Ortada damat kalıyor. Bu durum, damadı bunalıma sokuyor. Gelin, haklı bir sebep
yokken, kocasının ana-babasını veya diğer akrabalarını eve sokmuyor. Gelseler
bile, gelip gittikleri bir oluyor. Gelin, (Ben onlara bakmaya mecbur değilim)
diyor. Dini yönden gelin, kocasının akrabasını eve sokmayabilir mi? Onun hakkı,
erkek tarafın hakkından üstün mü? Kocasının ana-babasından birisi ihtiyarlayınca
veya bakıma ihtiyacı olunca, bunlara kim bakacaktır? Peygamberimiz, (Ana-babanız
sizin yanınızda ihtiyarladığı zaman onlara iyi muamele edin) buyurmadı mı?
Toplumun kanayan yaralarından biri olan bu olaya kim neşter vuracaktır?
CEVAP
Dinimizde, erkek, hanım tarafının akrabalarını, gelin de, kocasının
akrabalarını, eve almaya mecbur değildir. Fakat ben mecbur değilim diyerek
eşinin akrabalarını, dolayısıyla eşini üzerse, o evde saadet olmaz. Bu bakımdan
hanımını seven, onunla iyi geçinmek isteyen erkek, hanımın mahrem akrabalarının
eve gelmesine mani olmaz. Gülü seven dikenine katlanır. Katlanması gerekir.

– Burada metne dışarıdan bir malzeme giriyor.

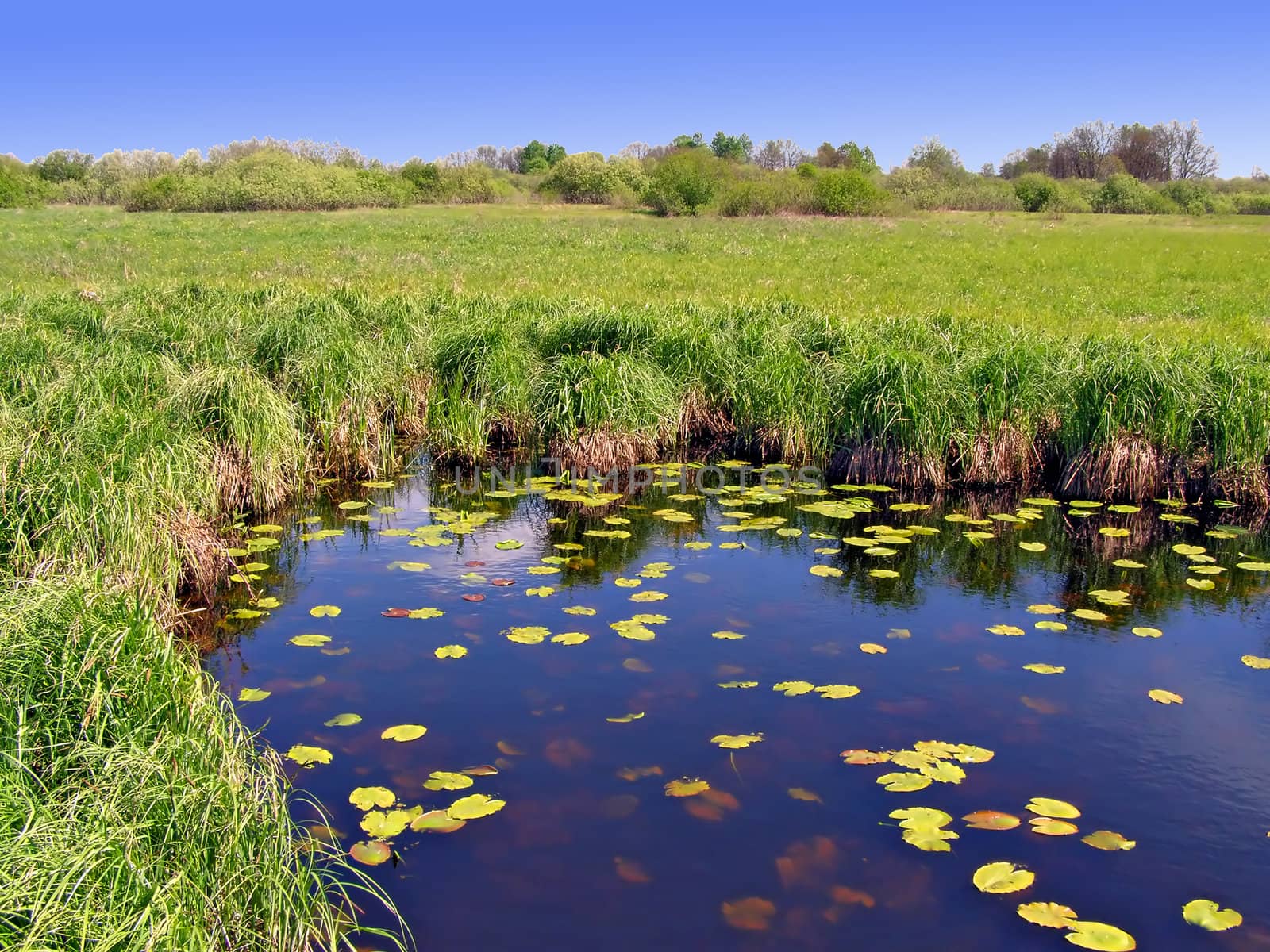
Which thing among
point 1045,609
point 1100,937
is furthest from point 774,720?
point 1045,609

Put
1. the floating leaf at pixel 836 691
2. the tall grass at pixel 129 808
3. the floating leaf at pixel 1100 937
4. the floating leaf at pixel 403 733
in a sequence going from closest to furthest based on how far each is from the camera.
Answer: the tall grass at pixel 129 808 < the floating leaf at pixel 1100 937 < the floating leaf at pixel 403 733 < the floating leaf at pixel 836 691

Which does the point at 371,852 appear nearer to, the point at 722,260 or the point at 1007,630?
the point at 1007,630

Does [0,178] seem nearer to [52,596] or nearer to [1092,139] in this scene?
[52,596]

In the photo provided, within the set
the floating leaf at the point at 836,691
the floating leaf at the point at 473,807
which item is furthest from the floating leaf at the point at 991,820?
the floating leaf at the point at 473,807

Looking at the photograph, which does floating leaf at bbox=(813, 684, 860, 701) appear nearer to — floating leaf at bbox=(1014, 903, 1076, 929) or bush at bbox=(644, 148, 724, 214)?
floating leaf at bbox=(1014, 903, 1076, 929)

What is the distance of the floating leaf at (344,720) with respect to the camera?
5438mm

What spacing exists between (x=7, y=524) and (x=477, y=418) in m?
5.85

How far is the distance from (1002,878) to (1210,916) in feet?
2.66

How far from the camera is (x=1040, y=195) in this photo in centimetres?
5812

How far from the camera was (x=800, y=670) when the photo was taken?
6.22m

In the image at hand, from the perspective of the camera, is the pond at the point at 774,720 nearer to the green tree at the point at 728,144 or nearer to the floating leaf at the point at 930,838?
the floating leaf at the point at 930,838

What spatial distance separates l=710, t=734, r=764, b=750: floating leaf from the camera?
17.3 ft

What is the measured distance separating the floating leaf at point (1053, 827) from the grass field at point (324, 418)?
313cm

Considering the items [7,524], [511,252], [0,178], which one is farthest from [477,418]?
[0,178]
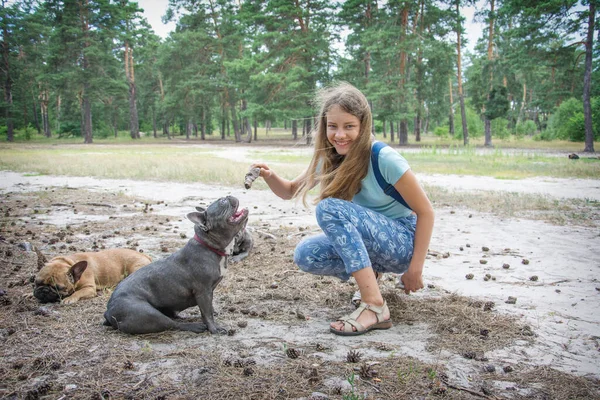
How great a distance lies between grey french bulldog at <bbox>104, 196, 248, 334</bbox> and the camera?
3594mm

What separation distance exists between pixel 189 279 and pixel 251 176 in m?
1.03

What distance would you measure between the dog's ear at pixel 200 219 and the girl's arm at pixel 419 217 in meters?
1.63

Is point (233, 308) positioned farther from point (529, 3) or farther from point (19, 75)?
point (529, 3)

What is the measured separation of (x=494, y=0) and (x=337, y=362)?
3838 cm

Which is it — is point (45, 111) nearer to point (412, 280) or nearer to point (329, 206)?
point (329, 206)

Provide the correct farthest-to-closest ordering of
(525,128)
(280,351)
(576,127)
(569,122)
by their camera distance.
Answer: (525,128)
(569,122)
(576,127)
(280,351)

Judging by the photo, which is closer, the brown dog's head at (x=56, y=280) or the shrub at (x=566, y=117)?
the brown dog's head at (x=56, y=280)

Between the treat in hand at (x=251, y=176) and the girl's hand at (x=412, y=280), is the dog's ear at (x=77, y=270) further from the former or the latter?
the girl's hand at (x=412, y=280)

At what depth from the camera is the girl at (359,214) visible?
11.5 feet

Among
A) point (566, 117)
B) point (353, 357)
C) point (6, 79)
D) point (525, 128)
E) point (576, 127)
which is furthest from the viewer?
point (525, 128)

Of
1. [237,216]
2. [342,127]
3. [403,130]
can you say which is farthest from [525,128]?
[237,216]

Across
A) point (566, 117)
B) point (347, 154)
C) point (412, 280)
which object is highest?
point (566, 117)

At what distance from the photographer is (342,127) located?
12.3ft

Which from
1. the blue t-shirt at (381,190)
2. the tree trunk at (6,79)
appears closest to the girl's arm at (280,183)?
the blue t-shirt at (381,190)
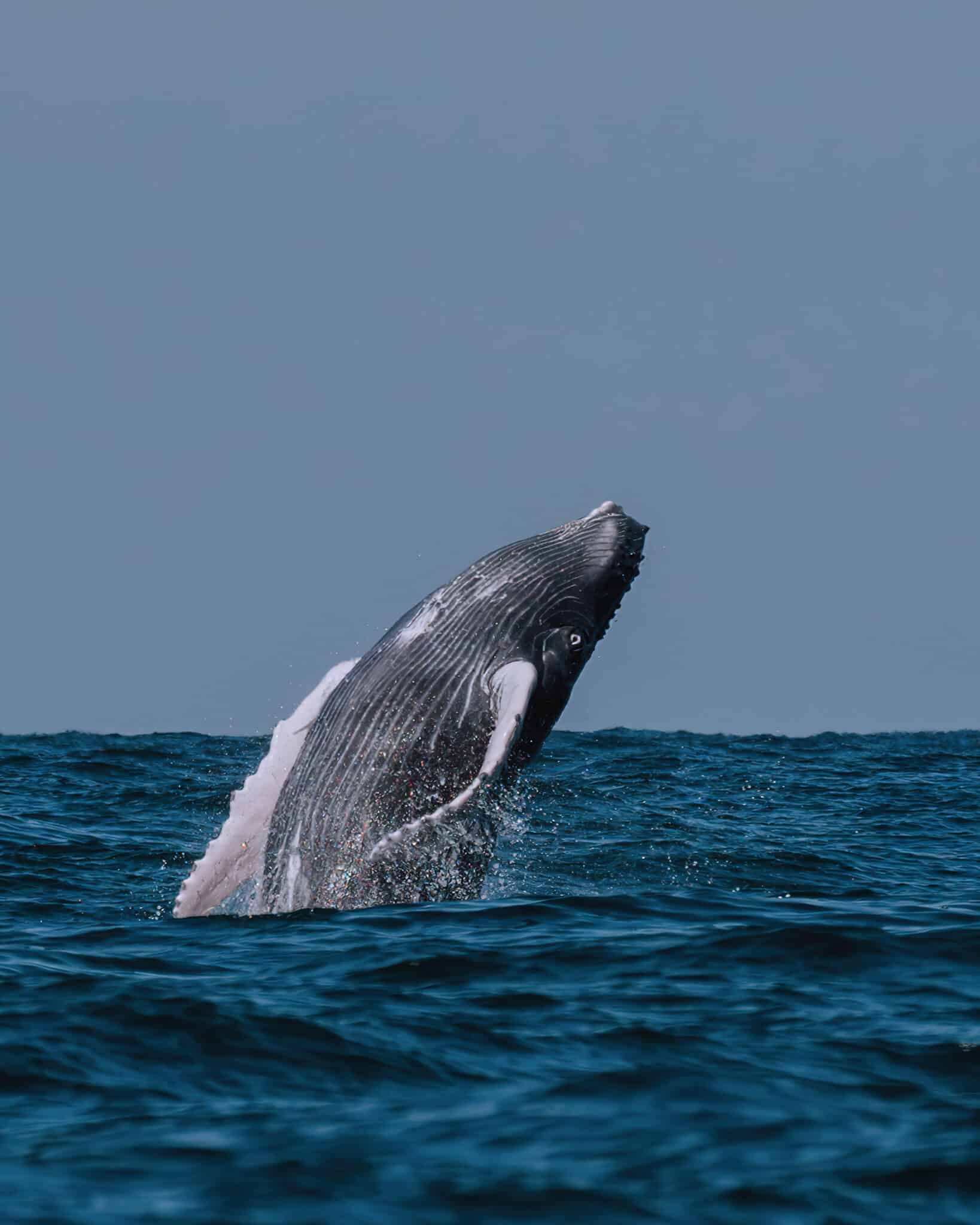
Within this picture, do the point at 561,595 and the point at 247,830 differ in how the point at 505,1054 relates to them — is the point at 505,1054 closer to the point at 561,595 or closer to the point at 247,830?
the point at 247,830

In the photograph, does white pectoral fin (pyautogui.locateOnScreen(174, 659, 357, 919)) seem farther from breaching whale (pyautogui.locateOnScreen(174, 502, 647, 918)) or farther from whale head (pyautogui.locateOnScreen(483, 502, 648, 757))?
whale head (pyautogui.locateOnScreen(483, 502, 648, 757))

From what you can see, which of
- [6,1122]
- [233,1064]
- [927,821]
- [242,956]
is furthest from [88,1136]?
[927,821]

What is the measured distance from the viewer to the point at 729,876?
18875 mm

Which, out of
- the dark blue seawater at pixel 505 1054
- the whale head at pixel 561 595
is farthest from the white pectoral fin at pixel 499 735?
the dark blue seawater at pixel 505 1054

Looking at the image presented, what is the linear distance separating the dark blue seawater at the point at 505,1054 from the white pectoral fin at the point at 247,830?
0.94 feet

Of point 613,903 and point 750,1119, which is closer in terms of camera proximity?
point 750,1119

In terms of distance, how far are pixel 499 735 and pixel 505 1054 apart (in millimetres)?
3374

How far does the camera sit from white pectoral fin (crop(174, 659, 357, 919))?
13.5 metres

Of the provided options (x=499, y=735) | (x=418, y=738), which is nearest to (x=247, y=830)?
(x=418, y=738)

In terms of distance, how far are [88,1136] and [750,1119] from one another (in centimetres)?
346

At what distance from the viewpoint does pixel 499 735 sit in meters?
12.3

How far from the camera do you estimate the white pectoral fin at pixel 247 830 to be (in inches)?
530

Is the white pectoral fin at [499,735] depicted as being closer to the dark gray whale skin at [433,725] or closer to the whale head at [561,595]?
the dark gray whale skin at [433,725]

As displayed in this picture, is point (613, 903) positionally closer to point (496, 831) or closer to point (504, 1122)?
point (496, 831)
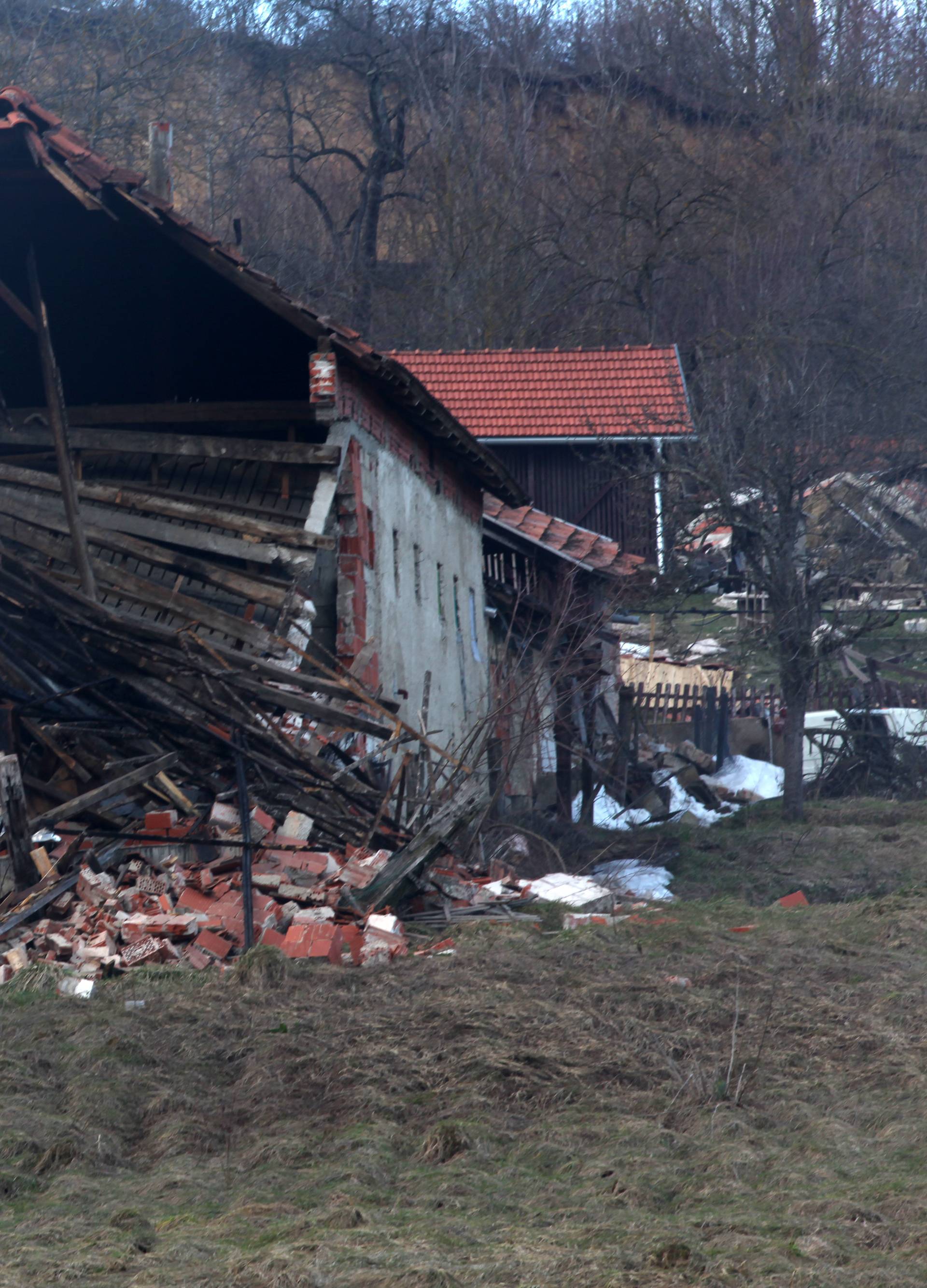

Dostun dostlarını sevmek, düşmanlarına da düşman olmak gerekir.
Erkek, hanımının mahrem akrabalarını evine sokmazsa, hanımının bunları
görmelerine ve konuşmalarına mani olamaz. Bunlardan salih olanlarına, haftada
bir kere, gelip oturmaları için mani olmaması iyi olur.
Hanımın akrabaları
Hanımın salih olan akrabasını, misafir etmeli, onları iyi karşılamalıdır.
Hanımının ana-babasının ellerini öpmeli, onlara yiyecek, içecek ikram etmelidir.
Onlarla güzel güzel sohbet etmeli, emr-i maruf ve nehy-i münkerde bulunmalıdır.
Uzak yerden gelmişlerse, "istediğiniz kadar kalın" demelidir. Onların kalblerini
kazanmaya, hayırlı dualarını almaya çalışmalıdır. Kendisinin ve hanımının
akrabasından fasık olanlar, hanımının dinini, ahlakını bozmak isteyenler varsa,
onları evine almamalı ve onların evlerine gitmemelidir. Onlarla görüşmemeli ve
hanımını da görüştürmemelidir. Fakat, onlara da ve hiç kimseye sert
davranmamalı, münakaşa etmemeli, fitne çıkmasına sebep olmamalıdır. Din ve
dünyalarına zarar gelecek şeylerden sakınmalıdır. Herkese karşı, güler yüzlü,
tatlı dilli olmalıdır.
Kadınların kalbleri ince ve nazik olduğundan, birbirine haset edenleri çoktur.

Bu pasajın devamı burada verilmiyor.